* BEGIN Text shown *
So, in honor of this month’s WEIRD SISTER launch, here’s the first of three posts about DIY Feminist Literary Halloween Costumes. The costumes in Parts One & Two are the trickier ones, which involve a little more advance shopping or assembly time; I’ve organized them chronologically, so today’s costumes are from ancient and medieval literature, and Part Two will cover the nineteenth century to today. Part Three will be last-minute costumes. But in general, all of these costumes can be assembled within a couple of days, using everyday stuff + an old bedsheet + some eyeliner + scissors + tape + red paint.

I should warn you–I hope I kind of already have warned you–that my definition of “feminist” is sometimes just “covered in blood.” But in choosing these bloody costumes, I’m focusing on the ways in which women writers and readers choose to represent or examine or critique or delight in grossness, violence, and abjection. Feminist Halloween costumes shouldn’t glorify violence against women, so none of the costumes below depict historical violence experienced by real women. Remember, kids: your feminist Halloween costume should unsettle the patriarchy much more than it unsettles your feminist sisters.

On to the costumes!

THE QUEEN OF SHEBA
From the Bible + Ethiopian legend + Arabian legend + lots of crazy medieval texts; she may have been a real person who reigned during the 10th century BCE; some people associate her with the Bride in the Song of Solomon, which is the most sex-positive and maybe the most women-positive part of the Bible.)
* END Text shown *
* BEGIN Data shown *
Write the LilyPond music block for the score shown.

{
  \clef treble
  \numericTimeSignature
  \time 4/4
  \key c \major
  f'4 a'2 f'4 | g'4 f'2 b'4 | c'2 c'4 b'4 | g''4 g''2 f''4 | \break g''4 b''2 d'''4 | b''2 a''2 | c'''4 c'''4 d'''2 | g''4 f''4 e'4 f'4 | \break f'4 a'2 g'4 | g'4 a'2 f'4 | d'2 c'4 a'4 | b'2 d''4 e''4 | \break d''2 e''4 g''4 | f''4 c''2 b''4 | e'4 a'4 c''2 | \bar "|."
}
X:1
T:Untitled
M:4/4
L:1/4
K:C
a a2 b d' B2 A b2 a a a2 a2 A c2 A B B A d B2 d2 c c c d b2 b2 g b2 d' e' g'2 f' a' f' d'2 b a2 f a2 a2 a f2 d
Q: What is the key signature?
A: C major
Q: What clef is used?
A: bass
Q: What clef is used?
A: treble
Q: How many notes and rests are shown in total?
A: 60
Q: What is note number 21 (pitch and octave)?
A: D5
* END Data shown *
▶ **Written tasks**
**1.** According to the costume post, what will Part Three cover?
**2.** Output the costume post word for word from "I should warn" to "your feminist sisters.".

▶ **Results by task**
**1.** Last-minute costumes.

**2.**
I should warn you–I hope I kind of already have warned you–that my definition of “feminist” is sometimes just “covered in blood.” But in choosing these bloody costumes, I’m focusing on the ways in which women writers and readers choose to represent or examine or critique or delight in grossness, violence, and abjection. Feminist Halloween costumes shouldn’t glorify violence against women, so none of the costumes below depict historical violence experienced by real women. Remember, kids: your feminist Halloween costume should unsettle the patriarchy much more than it unsettles your feminist sisters.